ON BLU-RAY
Akira Kurosawa’s Dreams : The heavy hitters came out to help aging master Kurosawa’s third-to-last picture find its audience; the producers included Steven Spielberg, George Lucas, and Francis Ford Coppola, while Martin Scorsese makes a brief but memorable appearance as Vincent von Gogh (“Why aren’t you painting?” he reprimands a visitor. “To me this seems beyond belief!”). Their signal boost is particularly noteworthy for such an experimental picture – a series of vignettes and hallucinations, full of stunning imagery and patient visual storytelling, all inspired by the filmmaker’s recurring dreams. So it’s something of a dream journal, albeit one by a visionary artist, allowing him the opportunity to directly address his career-spanning themes and concerns. And it’s more interconnected than it initially seems, with scenes of beauty, madness, and despair bridged by a Kurosawa avatar, who we end up viewing as a wandering inquisitor trying to make sense of the world. Criterion’s Blu-ray transfer is a stunner, and the film’s closing tableaux are overwhelmingly joyous and inspiring. (Includes audio commentary, archival documentaries, new interviews, and trailer.)
Punch-Drunk Love : After making the grueling, epic Magnolia, writer/director Paul Thomas Anderson famously said he wanted to do something easy – a 90-minute, Adam Sandler comedy. But Punch-Drunk Love isn’t a comedy the way Adam Sandler movies usually are; it’s more like a comedy the way Jacques Tati movies are. The Happy Gilmore star crafts a magnificently contained performance as a somewhat unstable entrepreneur who falls, quite unexpectedly, in love, while Anderson does all sorts of strange, fabulous things with his camera and soundtrack to put us into his protagonist’s anxiety-ridden headspace. It can make for a harrowing watch, but when Sandler’s warmth unexpectedly breaks through, it’s blinding.

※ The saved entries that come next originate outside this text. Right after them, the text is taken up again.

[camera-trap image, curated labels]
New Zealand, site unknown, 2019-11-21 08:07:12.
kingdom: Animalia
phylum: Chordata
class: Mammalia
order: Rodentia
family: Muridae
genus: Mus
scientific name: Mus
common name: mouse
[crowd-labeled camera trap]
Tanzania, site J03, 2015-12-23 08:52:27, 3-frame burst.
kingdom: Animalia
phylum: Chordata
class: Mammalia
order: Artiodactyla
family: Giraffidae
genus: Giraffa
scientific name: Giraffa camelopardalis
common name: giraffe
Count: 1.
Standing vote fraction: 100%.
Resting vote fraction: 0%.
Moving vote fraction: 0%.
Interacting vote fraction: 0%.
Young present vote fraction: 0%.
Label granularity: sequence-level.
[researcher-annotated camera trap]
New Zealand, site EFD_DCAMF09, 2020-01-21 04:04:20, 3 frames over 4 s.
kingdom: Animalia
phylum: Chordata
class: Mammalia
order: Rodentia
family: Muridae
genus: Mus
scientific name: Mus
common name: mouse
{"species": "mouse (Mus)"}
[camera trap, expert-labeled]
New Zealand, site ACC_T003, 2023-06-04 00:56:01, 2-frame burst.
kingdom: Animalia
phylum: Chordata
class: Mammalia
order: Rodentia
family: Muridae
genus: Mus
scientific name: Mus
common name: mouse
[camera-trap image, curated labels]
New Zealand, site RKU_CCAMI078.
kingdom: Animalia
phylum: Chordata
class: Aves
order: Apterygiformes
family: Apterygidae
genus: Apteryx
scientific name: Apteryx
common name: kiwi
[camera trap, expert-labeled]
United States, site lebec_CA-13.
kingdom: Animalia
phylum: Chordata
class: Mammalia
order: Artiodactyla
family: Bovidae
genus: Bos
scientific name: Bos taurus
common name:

And Emily Watson’s understated, elegant turn is a huge assist in making this profoundly bizarre and experimental effort into a surprisingly universal paean to the first flush of love. (Includes short film, new interviews and conversations, featurette, artwork, Cannes Film Festival press conference and interviews, deleted scenes, commercial, and trailers.)
Macbeth : Shakespeare adaptations were still relatively rare when Orson Welles mounted this film version of the Scottish Play in 1948 – and he was only able to get it made on a tiny budget at Republic, best known for Westerns and other B-pictures. He ended up working with what was available to him, i.e. costumes that look like costumes and sets that look like sets, but he combined those elements with deliberately theatrical lighting effects to give us a sense of the director both staging the play and crafting the film. It’s not like he slacks on the later job, either, showcasing his striking compositions, gliding camerawork, and general knack for infusing the Bard’s words with an urgency and intensity that eludes so many productions, on stage and screen. Republic vastly shortened and redubbed the film for a 1950 re-release; both versions are restored and included in this new edition from Olive’s Signature collection. (Includes audio commentary, interviews, featurettes, and clips from Welles’s legendary 1937 WPA staging of the play.)
Hannie Caulder : “Like the man said: there aren’t any hard women, only soft men.” So growls Raquel Welch in this nasty little Western – also hitting Blu via Olive Signature – from director Burt Kennedy (The Train Robbers, Support Your Local Sheriff!). Welch plays the title role of a woman left widowed, raped, and ruined by a trio of repugnant bandits; she tracks them down and takes them out, with the help of a seen-it-all bounty hunter (the great Robert Culp) who teaches her both how to shoot and how to kill. This blood-spattered, grizzled item is a decidedly post-Peckinpah oater (witness the copious bloodshed and slo-mo), but it doesn’t play like imitation. Kennedy crafts his own dread-filled atmosphere, and though Welch gets a lift from an enviable supporting cast of character actors, she is rock-solid in the lead – by turns tough, sensitive, and determined. (Includes audio commentary and featurettes.)
Death of a Salesman : This 1985 TV movie re-mounts the previous year’s Broadway revival of Arthur Miller’s classic, with Dustin Hoffman and John Malkovich. The adaptation, under the direction of Volker Schlöndorff (The Tin Drum) keeps much of the staging intact, but to great effect; the theatricality is all of a piece with the dreamlike, stream-of-consciousness structure of the text. Hoffman, playing decades over his age, is stirringly convincing as the broken Willy Loman, while Malkovich breathes new anguish and pain into the tricky character of son Biff, and the rest of the supporting cast – including Kate Reid, Charles Durning, and Stephen Lang – is similarly striking. (Includes featurette.)